TEXT BLOCK:
● ● ● ● ● ● ●

Detective Story : GREAT FILM, MOST INEPT IMDB REVIEWS EVER

GREAT FILM, MOST INEPT IMDB REVIEWS EVER

*Avoid all the IMDB reviews of this film!*

It's late and I don't have the time to write anything more extensive than this - the reviews of this film here on the IMDB are some of the most poorly thought out pieces of witless 'writing' I can ever recall reading.

Aside from the fact that many of them contain critical spoilers, but do not say so up front, they also contain summations of meaningless plot points, invalid or incorrect assumptions of why characters take certain actions while at the same time containing supremely monotonous recountings of the basic plot as they illustrate their inability to master the art of listening and watching at the same time

Everyone thinks they can review a film, it seems.

In short - they can't.

Normally, I would not care, but all there was to read here was reviews which contained little or no insight into the story or into the film.

My version - in short -

"Detective Story" is a brilliant film, perfectly cast from top to bottom and with great performances by the entire cast.

It is a grim, hard-hitting, relentless film, almost merciless in its presentation.

The film depicts many levels of humanity. (Ask any real cop about what they confront on a day-to-day basis.) The film depicts, too, various levels of lawlessness and inhumanity, as well.

It's intense from beginning to end. Just pay attention. Riveting!

With many people caught up in the whirlwind of their own problems and lives, some manage to see beyond themselves at critical moments in the film....and it makes for a great picture.

That's all from me for now. If anyone cares to discuss the picture, meet me back here some day.

Re: GREAT FILM, MOST INEPT IMDB REVIEWS EVER

I totally agree, This movie is so good, so alive and powerful it felt like my TV had an earthquake or something.

● ● ● ● ● ● ●

Portion of a data file
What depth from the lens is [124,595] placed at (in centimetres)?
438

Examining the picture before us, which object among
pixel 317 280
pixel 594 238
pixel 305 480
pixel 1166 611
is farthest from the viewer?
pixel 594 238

● ● ● ● ● ● ●

TASK REQUIREMENTS:
a – Answer these questions about the forum post on the film "Detective Story":
(i) What does the post's opening line tell readers to avoid?
(ii) How does the poster describe the film's casting?
(iii) In the reply, what does the writer say the movie made their TV feel like?
b – Copy the forum post on the film "Detective Story" starting with "It's late and" and going on through "- they can't.", changing "spoilers" to "plot reveals".
c – Write a continuation of the forum post on the film "Detective Story", beginning after its final sentence.

THE REPLIES:
a –
(i) All the IMDB reviews of this film.
(ii) Perfectly cast from top to bottom, with great performances by the entire cast.
(iii) As if it had an earthquake or something.

b –
It's late and I don't have the time to write anything more extensive than this - the reviews of this film here on the IMDB are some of the most poorly thought out pieces of witless 'writing' I can ever recall reading.

Aside from the fact that many of them contain critical plot reveals, but do not say so up front, they also contain summations of meaningless plot points, invalid or incorrect assumptions of why characters take certain actions while at the same time containing supremely monotonous recountings of the basic plot as they illustrate their inability to master the art of listening and watching at the same time

Everyone thinks they can review a film, it seems.

In short - they can't.

c –
Re: GREAT FILM, MOST INEPT IMDB REVIEWS EVER

Yeah, I agree too. I also think a lot of the posters in this message board are the same way. So many of them keep ranting about how much they wanted Jim to die and how glad they were when he died because in their views he was a bad man and a bad cop. Talk about hypocritical! They're viewing the character in black and white and not even bothering to look deeper -- much like how Jim acted throughout the movie.

There were plenty of poignant things said that allowed for a deeper look into the character of Jim. Somehow people manage to ignore this totally.

Re: GREAT FILM, MOST INEPT IMDB REVIEWS EVER

I agree. This film is one of the greatest produced.

Re: GREAT FILM, MOST INEPT IMDB REVIEWS EVER


I forgot I had posted about this film 20 months ago and I came to IMDB looking for the quotes between Douglas and George McCready in the back of the paddy wagon which are not on this site. I saw the thread heading and I thought - "These people are idiots". The I saw this thread and thought, "Hey! That's guy's right!". The I saw it was my own thread. HA!

Glad you guys posted and agree.

Now to se if the threads got stupider or if any mature comments made their way on to here.

"My name is karl schneider. I live in oaklawn, new jersey"

Re: GREAT FILM, MOST INEPT IMDB REVIEWS EVER

Please don't kill me, but I really did not think that much of this film. And I was really looking forward to seeing it! Wm. Wyler! Wm. Bendix! Eleanor Parker! and even Kirk Douglas. And I live for a good detective story and anything that smacks of film noir, so I couldn't wait to see this!

I really was disappointed. I thought Kirk Douglas just chewed up all the scenery and then started to gnaw on the paint on the floor. I just couldn't appreciate this burning mania that drove Kirk Douglas' character to behave the way he did. I could not believe the extent to which Kirk Douglas chose to over-act his part.

I loved some of the supporting players, like good old Frank Faylen and of course the wonderful William Bendix. The other detectives, there, in the bull pen I thought were all interesting and believable. Eleanor Parker was wonderful, but sadly under utilized in this particular story. But her character's big issue was handled very intelligently and with much believable emotion.

The one set did become claustrophobic and tiresome and not in a way that I think served the story being told. It just seemed like a low-budget solution, or a way to literally translate a stage piece onto film.

I couldn't believe that this was considered for any Oscars, except for Eleanor Parker's nomination. This might have made a good play, but I really didn't care for this version on film.

Re: GREAT FILM, MOST INEPT IMDB REVIEWS EVER

I first viewed DS when I was about 14. At the time, given the age coupled with my immaturity, it's fair to say that I thought that it was terrific.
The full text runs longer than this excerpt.